## [Trecho do documento]

Baseado nisso, a primeira a surgir foi a BePRO Institute, uma edtech especializada na formação de talentos para a área de desenvolvimento de sistemas, especialmente no nível operacional de projetos de TI.
Com a proposta de treinamentos on-line gratuitos para os alunos, o público-alvo da startup são pessoas em busca de recolocação profissional ou do primeiro emprego no mercado de tecnologia.
A ideia é formar rapidamente, com base em metodologias ágeis, profissionais juniores para vagas com salário inicial de até R$ 3 mil mensais.
“Existe, às vezes, uma miopia que eu vejo nas empresas. A gente vê muita vaga de sênior. Só que, sinceramente, não tem nenhum sênior se o cara não for júnior antes. É a base. Nosso foco é adicionar gente na base da pirâmide e, com o tempo, essas pessoas vão escalando salários melhores à medida que vão pegando experiência e certificações”, explica Torres.
Para ser selecionado, o aluno precisa estar cursando ou ter cursado alguma disciplina relacionada à área de TI e ter conhecimento básico de inglês.
Na primeira turma, que teve início em abril deste ano, mais de 150 pessoas se candidataram e 26 participaram efetivamente da formação focada na plataforma Outsystems. Até o final do ano, a expectativa é formar 800 novos desenvolvedores.

## [Material apresentado]
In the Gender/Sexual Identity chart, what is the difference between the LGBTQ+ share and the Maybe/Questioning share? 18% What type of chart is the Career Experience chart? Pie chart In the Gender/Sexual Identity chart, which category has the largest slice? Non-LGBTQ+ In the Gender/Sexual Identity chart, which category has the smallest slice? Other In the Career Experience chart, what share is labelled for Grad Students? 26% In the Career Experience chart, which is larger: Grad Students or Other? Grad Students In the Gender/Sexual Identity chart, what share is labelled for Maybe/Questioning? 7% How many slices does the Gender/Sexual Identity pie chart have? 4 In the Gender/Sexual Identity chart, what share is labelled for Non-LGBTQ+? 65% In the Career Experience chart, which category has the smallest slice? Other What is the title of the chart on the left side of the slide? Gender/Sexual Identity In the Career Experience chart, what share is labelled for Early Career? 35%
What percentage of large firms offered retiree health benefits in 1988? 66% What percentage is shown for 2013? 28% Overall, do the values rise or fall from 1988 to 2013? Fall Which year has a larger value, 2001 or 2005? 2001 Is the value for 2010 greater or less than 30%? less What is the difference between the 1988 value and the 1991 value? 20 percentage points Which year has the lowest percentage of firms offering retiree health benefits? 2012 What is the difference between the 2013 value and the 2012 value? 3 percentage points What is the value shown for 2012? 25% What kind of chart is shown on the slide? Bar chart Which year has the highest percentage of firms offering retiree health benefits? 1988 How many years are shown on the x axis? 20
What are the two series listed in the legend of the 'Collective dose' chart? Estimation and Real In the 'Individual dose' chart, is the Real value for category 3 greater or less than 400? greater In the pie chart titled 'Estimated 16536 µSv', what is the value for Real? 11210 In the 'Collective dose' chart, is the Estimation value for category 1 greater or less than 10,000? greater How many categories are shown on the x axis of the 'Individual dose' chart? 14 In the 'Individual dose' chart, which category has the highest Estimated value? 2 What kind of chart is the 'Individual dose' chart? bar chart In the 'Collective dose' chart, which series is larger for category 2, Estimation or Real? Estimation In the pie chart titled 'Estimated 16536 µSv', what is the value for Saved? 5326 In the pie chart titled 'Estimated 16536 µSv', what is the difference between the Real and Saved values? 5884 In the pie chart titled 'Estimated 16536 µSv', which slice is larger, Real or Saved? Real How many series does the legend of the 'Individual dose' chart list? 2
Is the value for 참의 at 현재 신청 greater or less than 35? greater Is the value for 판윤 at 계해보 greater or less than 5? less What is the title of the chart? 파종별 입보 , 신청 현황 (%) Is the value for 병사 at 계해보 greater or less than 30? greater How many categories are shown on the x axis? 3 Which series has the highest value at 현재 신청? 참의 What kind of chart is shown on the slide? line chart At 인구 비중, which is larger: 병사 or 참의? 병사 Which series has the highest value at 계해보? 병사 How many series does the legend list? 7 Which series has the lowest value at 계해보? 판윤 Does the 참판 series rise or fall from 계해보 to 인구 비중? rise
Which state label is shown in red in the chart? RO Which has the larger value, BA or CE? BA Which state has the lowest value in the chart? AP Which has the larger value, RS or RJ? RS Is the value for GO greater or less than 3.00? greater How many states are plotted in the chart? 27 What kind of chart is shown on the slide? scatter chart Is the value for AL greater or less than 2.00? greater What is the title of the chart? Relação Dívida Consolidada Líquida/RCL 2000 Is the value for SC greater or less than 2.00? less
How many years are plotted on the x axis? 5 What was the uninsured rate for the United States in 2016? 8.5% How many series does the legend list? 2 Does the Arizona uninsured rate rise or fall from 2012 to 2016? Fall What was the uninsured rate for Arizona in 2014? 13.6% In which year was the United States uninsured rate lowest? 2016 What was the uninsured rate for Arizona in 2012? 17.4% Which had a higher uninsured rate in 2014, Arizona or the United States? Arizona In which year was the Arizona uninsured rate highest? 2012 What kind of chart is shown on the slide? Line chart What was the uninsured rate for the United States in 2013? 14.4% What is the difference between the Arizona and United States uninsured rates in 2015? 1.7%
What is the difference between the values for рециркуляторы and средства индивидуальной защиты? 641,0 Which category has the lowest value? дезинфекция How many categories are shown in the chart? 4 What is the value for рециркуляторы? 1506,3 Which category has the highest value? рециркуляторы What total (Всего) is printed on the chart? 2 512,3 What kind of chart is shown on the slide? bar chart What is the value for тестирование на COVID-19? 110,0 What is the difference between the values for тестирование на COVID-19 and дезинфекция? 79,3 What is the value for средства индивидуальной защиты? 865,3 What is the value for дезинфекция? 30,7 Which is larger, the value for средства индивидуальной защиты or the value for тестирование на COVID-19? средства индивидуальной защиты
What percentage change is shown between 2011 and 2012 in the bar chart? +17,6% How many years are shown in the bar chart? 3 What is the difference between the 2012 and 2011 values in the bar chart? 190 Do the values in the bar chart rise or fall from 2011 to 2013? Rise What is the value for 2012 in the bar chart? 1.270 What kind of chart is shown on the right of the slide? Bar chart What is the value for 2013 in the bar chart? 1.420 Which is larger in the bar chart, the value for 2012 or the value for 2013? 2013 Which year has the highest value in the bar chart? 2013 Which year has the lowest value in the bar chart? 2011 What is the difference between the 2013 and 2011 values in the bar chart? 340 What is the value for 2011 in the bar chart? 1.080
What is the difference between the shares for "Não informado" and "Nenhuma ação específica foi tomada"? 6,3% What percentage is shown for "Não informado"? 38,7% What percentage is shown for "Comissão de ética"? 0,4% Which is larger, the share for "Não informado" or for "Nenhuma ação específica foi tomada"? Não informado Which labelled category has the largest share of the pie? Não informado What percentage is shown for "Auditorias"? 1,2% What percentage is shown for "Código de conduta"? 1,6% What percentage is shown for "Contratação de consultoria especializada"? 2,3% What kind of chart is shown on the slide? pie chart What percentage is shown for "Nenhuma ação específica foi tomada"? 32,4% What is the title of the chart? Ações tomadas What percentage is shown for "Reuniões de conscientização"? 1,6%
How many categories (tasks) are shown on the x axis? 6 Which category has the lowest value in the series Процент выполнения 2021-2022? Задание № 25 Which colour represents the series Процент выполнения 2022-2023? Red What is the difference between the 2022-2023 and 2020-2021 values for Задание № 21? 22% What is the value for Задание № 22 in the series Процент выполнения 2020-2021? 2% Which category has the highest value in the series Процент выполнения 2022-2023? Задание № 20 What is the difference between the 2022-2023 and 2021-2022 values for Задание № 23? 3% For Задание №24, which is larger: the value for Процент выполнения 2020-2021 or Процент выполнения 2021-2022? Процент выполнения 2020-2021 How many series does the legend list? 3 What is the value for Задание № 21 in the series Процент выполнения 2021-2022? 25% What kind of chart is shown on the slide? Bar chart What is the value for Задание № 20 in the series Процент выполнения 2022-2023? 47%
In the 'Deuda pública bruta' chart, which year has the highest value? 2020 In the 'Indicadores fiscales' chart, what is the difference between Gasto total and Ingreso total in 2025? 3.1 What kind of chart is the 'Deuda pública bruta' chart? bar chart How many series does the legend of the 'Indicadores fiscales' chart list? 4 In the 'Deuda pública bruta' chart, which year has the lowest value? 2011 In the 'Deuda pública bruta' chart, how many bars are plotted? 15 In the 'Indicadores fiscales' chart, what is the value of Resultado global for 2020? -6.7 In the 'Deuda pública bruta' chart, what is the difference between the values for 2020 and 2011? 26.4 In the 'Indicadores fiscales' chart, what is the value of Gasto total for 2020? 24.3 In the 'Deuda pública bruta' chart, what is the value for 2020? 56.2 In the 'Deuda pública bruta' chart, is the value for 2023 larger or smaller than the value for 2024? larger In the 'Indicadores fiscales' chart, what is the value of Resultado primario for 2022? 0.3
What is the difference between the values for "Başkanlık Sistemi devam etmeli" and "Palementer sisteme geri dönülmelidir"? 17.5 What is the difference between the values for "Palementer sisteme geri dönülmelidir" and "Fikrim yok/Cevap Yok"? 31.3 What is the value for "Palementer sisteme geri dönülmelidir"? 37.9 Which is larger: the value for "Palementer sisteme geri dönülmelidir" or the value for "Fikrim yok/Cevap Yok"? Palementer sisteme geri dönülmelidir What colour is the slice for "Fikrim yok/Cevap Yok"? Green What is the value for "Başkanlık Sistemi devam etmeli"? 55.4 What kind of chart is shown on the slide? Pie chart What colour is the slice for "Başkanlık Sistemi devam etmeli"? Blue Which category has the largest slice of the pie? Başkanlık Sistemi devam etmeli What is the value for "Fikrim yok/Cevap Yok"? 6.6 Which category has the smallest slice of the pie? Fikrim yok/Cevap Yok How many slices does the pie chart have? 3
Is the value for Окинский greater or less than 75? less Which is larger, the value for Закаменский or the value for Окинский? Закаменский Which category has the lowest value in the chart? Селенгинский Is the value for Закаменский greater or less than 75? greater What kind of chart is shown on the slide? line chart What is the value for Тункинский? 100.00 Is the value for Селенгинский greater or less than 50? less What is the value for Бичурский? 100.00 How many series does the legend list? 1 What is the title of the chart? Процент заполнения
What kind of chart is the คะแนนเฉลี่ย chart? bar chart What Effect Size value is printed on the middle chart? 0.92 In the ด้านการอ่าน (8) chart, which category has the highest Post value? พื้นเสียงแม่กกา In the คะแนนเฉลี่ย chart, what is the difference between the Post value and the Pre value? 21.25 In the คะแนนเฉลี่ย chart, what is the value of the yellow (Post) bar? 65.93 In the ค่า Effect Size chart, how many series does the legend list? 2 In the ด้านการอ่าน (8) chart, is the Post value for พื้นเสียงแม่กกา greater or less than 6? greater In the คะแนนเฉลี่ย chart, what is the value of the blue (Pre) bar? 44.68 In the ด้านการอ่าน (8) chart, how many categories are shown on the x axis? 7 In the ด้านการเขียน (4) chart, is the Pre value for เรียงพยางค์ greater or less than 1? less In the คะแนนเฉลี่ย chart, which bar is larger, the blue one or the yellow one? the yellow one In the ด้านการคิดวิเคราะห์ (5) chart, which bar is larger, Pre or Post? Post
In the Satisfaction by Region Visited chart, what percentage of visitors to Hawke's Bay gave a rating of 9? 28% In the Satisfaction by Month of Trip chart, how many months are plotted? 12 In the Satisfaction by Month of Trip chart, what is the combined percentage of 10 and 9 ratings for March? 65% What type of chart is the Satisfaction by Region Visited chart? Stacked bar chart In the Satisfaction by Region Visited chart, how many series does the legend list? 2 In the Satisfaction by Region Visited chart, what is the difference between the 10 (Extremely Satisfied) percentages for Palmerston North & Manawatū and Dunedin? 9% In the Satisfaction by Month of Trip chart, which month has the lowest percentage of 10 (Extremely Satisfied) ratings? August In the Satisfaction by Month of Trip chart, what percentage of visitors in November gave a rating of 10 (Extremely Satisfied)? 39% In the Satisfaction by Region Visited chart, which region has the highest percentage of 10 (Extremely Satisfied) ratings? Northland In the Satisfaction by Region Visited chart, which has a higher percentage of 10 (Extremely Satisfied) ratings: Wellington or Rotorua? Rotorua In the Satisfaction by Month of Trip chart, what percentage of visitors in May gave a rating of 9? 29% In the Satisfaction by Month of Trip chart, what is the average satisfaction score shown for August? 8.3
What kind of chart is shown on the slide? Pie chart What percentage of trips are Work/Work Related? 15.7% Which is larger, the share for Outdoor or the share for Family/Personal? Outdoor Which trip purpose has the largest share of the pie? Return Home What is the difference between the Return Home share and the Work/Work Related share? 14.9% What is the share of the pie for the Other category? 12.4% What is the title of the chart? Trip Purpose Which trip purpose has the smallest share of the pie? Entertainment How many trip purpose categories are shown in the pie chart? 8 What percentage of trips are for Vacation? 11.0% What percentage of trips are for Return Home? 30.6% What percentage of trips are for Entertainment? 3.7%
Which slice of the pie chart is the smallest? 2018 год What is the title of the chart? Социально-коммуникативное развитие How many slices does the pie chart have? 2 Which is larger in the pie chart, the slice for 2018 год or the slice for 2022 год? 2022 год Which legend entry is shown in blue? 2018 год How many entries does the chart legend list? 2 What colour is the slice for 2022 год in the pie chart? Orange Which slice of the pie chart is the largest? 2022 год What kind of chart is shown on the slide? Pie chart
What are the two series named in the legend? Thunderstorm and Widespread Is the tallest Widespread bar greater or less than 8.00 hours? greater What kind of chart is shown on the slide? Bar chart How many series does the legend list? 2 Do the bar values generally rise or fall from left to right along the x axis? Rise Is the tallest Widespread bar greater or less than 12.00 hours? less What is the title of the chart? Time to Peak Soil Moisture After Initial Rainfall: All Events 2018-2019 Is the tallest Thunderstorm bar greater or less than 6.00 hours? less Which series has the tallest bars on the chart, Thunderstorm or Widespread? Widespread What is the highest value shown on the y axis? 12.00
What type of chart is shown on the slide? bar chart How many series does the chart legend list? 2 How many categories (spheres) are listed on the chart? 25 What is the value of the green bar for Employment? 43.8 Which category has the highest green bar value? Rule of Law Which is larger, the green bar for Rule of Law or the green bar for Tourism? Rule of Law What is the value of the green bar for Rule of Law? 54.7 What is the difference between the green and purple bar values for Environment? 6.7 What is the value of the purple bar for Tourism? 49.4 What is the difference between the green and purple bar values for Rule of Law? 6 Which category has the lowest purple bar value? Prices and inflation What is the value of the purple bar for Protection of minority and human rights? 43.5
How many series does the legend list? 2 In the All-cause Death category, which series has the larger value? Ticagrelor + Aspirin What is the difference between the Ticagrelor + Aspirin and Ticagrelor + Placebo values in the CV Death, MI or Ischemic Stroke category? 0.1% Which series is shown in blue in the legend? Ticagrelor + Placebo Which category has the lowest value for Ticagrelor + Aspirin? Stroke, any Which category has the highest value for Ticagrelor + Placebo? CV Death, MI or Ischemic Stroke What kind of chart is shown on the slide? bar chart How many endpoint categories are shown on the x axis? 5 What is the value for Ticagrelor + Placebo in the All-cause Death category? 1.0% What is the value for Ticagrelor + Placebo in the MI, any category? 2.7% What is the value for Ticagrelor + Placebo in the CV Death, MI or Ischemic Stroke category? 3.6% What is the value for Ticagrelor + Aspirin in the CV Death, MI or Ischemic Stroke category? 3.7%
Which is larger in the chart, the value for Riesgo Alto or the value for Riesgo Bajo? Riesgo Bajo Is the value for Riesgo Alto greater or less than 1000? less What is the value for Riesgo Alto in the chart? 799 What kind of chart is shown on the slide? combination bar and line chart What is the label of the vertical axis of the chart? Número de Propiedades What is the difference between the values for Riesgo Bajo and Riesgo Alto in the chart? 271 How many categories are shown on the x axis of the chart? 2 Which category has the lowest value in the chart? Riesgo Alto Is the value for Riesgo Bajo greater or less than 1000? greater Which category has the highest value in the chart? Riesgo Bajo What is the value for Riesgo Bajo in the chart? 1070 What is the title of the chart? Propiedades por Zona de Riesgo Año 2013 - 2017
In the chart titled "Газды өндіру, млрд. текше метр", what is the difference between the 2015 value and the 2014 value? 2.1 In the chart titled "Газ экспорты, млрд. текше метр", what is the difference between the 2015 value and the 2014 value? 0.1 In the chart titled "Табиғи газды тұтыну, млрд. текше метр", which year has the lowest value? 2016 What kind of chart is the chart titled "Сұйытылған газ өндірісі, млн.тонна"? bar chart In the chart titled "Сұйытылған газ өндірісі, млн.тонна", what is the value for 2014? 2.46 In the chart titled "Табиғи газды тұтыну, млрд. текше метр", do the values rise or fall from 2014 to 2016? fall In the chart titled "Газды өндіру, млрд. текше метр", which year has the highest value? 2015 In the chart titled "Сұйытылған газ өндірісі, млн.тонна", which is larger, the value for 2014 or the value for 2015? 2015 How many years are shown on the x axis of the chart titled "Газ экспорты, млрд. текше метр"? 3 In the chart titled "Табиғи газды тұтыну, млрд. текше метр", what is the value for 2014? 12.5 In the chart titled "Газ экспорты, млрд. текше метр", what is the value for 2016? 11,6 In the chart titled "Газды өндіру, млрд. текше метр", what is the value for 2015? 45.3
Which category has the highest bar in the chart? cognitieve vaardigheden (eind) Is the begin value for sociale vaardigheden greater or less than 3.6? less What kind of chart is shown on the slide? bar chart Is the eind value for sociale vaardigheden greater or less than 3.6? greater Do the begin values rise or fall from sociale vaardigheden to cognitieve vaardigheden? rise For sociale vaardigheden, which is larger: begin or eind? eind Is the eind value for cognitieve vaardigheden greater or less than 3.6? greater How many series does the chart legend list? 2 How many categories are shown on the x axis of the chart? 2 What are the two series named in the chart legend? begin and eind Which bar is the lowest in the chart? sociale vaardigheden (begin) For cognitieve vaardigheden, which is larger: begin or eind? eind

## [Instruções dos exercícios]
a – Reescreva o trecho sobre a BePRO Institute de "Com a proposta" até "mercado de tecnologia.", inclusive, trocando "startup" por "empresa".
b – Por favor, dê sequência ao trecho sobre a BePRO Institute a partir do ponto em que ele termina.

## [Respostas dos exercícios]
a –
Com a proposta de treinamentos on-line gratuitos para os alunos, o público-alvo da empresa são pessoas em busca de recolocação profissional ou do primeiro emprego no mercado de tecnologia.

b –
O treinamento tem 140 horas e dura quatro semanas, com todas as 68 aulas gravadas, englobando conteúdo técnico e comportamental.
Na prática, o curso simula um projeto de implementação. No começo de cada manhã, é feita uma reunião para esclarecer as dúvidas do dia anterior, depois os alunos assistem aos vídeos. À tarde, mais uma reunião de meia hora. No final da semana, há também uma sessão de perguntas para revisão.
Na última semana, é feito o desafio final, com a criação de aplicações em cima da plataforma trabalhada.
Os alunos que completam as aulas e fazem com sucesso o desafio, recebem o certificado. A partir disso, a proposta é já encaminhá-los para o mercado de trabalho.
Para colocar essa engrenagem em funcionamento, o empresário investiu R$ 550 mil.
“Eu sou cliente da OutSystems, assinei a plataforma para poder criar todos os sistemas que nós usamos da BePRO. Nós também contratamos uma empresa para gravar todos os vídeos no estúdio, além da professora Lucia Helena Galvão, de Filosofia, para gravar aulas”, detalha Torres.
Hoje, a ideia de estruturação da edtech é ter uma pessoa responsável pela vertical de OutSystems. Se, no futuro, houver aulas de outras plataformas, como Salesforce, por exemplo, haverá uma outra pessoa só pra cuidar disso.
Para o futuro, a perspectiva é que os fabricantes cedam o material oficial. Na outra ponta, as empresas interessadas em contratar mão de obra entrarão com o patrocínio dos cursos. O valor é de R$ 6 mil por treinamento e, se o cliente contratar mais de 10, fica em R$ 5 mil.
“A formação dos talentos também é trabalho das contratantes. Existe um gap e nós vamos ver muita mudança nesse setor da educação com a entrada de mais capital privado para investir na formação das pessoas que elas mesmas precisam. E o fabricante também tem interesse porque ninguém compra uma tecnologia que o ecossistema não cresce”, explica Torres.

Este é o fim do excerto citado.